TASK TO CARRY OUT
Begin at the line that holds "In the displayed" and copy each line exactly until the data below ends, including that last line but no pictures.

MATERIAL TO PROCESS
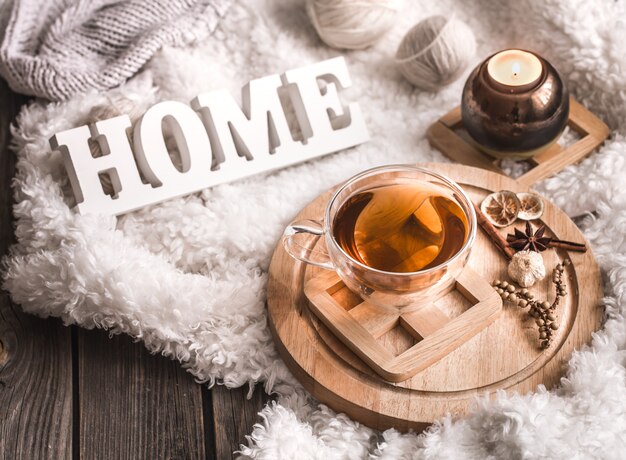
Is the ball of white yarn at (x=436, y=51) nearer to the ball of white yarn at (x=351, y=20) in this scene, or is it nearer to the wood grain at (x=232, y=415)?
the ball of white yarn at (x=351, y=20)

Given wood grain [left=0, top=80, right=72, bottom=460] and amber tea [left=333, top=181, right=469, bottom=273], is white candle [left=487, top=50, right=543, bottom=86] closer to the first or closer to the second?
amber tea [left=333, top=181, right=469, bottom=273]

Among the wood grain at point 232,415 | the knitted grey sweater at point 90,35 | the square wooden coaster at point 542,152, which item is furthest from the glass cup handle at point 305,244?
the knitted grey sweater at point 90,35

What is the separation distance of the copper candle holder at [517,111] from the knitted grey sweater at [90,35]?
408mm

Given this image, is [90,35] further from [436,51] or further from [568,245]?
[568,245]

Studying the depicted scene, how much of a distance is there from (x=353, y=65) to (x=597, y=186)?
1.24 ft

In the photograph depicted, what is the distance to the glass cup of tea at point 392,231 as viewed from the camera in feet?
2.52

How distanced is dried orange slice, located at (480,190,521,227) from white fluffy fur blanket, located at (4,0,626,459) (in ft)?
0.26

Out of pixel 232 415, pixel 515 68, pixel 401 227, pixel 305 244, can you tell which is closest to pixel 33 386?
pixel 232 415

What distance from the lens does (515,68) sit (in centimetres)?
90

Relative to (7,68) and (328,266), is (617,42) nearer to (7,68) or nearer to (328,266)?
(328,266)

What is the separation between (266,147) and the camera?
97 centimetres

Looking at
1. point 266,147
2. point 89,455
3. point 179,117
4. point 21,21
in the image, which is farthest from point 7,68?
point 89,455

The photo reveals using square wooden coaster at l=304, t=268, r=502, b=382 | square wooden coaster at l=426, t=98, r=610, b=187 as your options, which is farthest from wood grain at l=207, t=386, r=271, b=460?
square wooden coaster at l=426, t=98, r=610, b=187

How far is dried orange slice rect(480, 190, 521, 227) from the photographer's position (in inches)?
34.3
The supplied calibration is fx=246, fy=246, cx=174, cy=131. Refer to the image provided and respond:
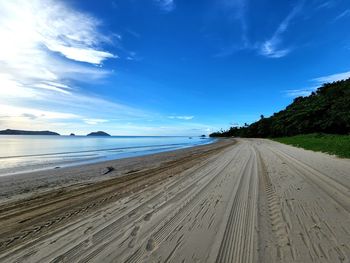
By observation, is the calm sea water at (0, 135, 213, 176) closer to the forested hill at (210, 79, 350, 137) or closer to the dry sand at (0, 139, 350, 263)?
the dry sand at (0, 139, 350, 263)

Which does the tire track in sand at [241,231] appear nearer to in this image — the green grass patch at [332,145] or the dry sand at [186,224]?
the dry sand at [186,224]

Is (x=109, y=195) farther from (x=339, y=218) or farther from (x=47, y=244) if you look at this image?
(x=339, y=218)

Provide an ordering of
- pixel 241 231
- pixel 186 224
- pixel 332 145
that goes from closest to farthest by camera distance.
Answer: pixel 241 231
pixel 186 224
pixel 332 145

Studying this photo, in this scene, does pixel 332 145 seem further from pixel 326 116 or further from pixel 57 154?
pixel 326 116

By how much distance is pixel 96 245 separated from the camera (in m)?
4.03

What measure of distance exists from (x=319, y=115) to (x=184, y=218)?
59566mm

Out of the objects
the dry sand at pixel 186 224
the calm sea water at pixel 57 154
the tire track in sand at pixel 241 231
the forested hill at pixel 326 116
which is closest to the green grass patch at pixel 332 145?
the dry sand at pixel 186 224

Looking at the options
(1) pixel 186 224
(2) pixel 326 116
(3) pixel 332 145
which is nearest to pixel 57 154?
(1) pixel 186 224

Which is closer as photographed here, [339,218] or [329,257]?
[329,257]

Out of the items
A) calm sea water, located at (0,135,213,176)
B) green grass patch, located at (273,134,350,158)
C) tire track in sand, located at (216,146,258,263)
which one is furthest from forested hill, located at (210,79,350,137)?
tire track in sand, located at (216,146,258,263)

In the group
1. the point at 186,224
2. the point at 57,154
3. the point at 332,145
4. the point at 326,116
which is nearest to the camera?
the point at 186,224

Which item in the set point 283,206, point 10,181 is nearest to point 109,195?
point 283,206

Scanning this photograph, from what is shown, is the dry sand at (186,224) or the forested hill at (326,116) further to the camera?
the forested hill at (326,116)

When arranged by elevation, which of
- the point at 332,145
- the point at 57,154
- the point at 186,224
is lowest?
the point at 186,224
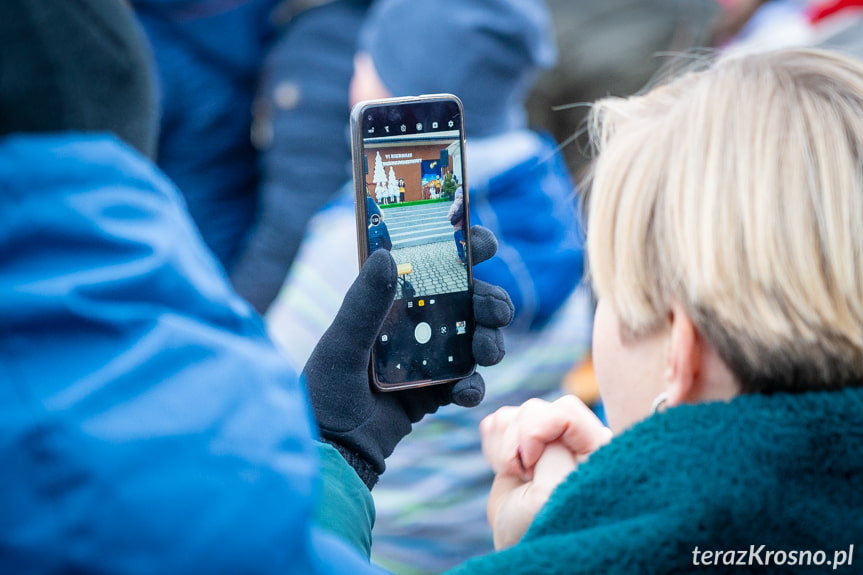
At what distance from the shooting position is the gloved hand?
3.52 feet

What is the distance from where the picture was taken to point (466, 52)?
1780 millimetres

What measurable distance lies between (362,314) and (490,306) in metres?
0.17

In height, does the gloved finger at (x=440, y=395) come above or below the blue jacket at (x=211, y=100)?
below

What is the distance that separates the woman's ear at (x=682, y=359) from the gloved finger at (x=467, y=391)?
0.30m

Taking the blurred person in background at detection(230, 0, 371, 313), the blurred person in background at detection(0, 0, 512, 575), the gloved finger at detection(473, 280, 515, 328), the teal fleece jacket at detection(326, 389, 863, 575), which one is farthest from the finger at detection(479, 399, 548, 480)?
the blurred person in background at detection(230, 0, 371, 313)

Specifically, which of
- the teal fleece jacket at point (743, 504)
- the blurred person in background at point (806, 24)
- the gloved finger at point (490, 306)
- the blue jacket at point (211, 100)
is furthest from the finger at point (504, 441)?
the blurred person in background at point (806, 24)

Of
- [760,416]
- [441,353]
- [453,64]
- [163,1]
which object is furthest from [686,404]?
[163,1]

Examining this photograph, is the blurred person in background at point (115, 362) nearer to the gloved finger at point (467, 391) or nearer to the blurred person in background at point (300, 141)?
the gloved finger at point (467, 391)

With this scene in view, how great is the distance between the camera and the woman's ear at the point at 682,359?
872 mm

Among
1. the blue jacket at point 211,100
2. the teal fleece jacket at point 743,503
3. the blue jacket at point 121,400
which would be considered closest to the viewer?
the blue jacket at point 121,400

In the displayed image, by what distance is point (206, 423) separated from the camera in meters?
0.60

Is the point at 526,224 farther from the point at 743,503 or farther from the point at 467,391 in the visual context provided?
the point at 743,503

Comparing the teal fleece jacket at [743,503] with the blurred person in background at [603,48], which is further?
the blurred person in background at [603,48]

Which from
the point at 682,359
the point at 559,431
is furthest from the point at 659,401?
the point at 559,431
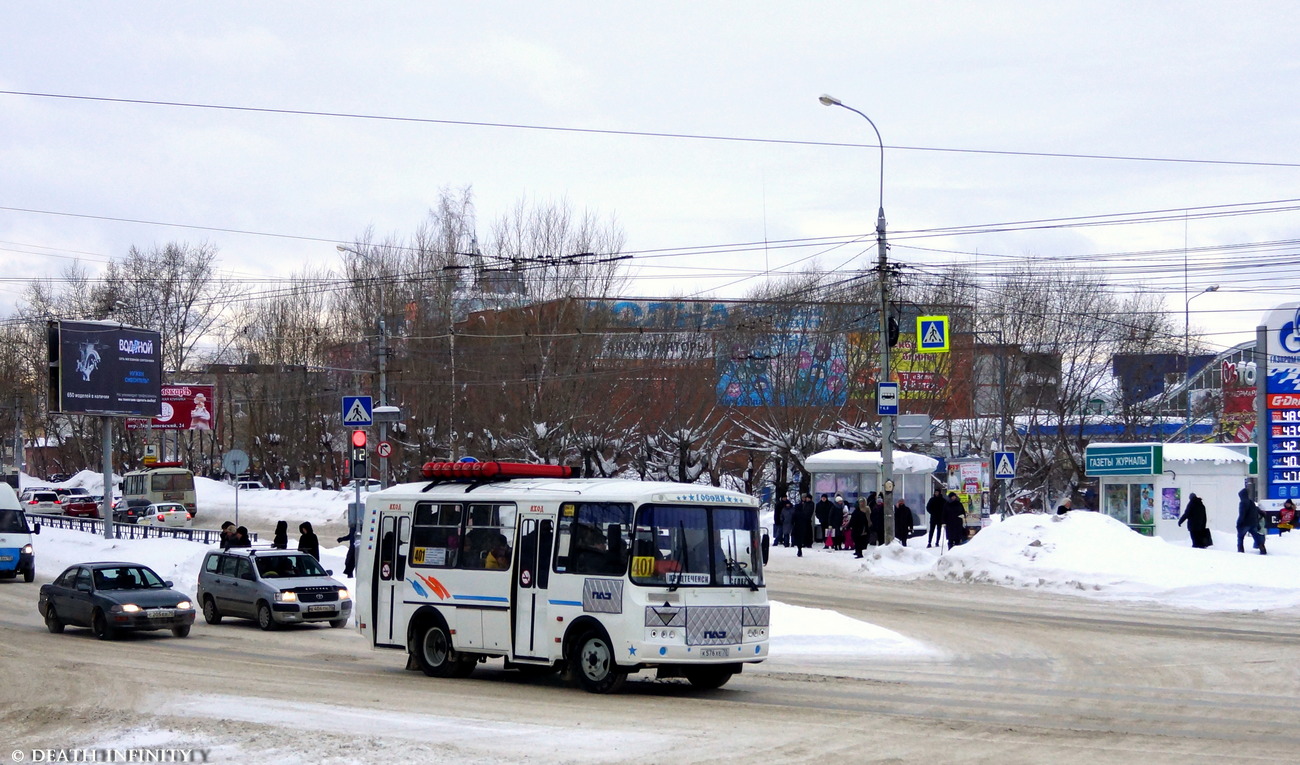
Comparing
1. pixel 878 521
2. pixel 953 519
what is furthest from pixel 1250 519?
pixel 878 521

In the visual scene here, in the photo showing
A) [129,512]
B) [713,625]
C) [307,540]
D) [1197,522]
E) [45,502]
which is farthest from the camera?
[45,502]

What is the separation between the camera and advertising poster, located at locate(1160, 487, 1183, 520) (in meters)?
34.4

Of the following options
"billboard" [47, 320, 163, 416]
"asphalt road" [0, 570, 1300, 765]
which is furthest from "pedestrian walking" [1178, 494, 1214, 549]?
"billboard" [47, 320, 163, 416]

EXPECTED OUTPUT
In the displayed image, by what distance is point (206, 423) separated from the camera in meters?
0.60

Is the point at 526,224 farther from the point at 743,503 or farther from the point at 467,391 in the visual context provided?
the point at 743,503

Comparing the teal fleece jacket at [743,503] with the blurred person in background at [603,48], which is further?
the blurred person in background at [603,48]

Which from
the point at 682,359
the point at 559,431
is furthest from the point at 659,401?
the point at 559,431
Comparing
1. pixel 878 521
2. pixel 953 519
what is furthest from pixel 1250 519?
pixel 878 521

In the visual scene here, in the photo showing
A) [129,512]
B) [713,625]
C) [307,540]
D) [1197,522]
E) [45,502]
which is farthest from the camera?
[45,502]

What is the separation between the camera and advertising poster, located at locate(1160, 487, 1183, 520) (in meters)?
34.4

Of the following options
"billboard" [47, 320, 163, 416]
"asphalt road" [0, 570, 1300, 765]
which is furthest from "pedestrian walking" [1178, 494, 1214, 549]?
"billboard" [47, 320, 163, 416]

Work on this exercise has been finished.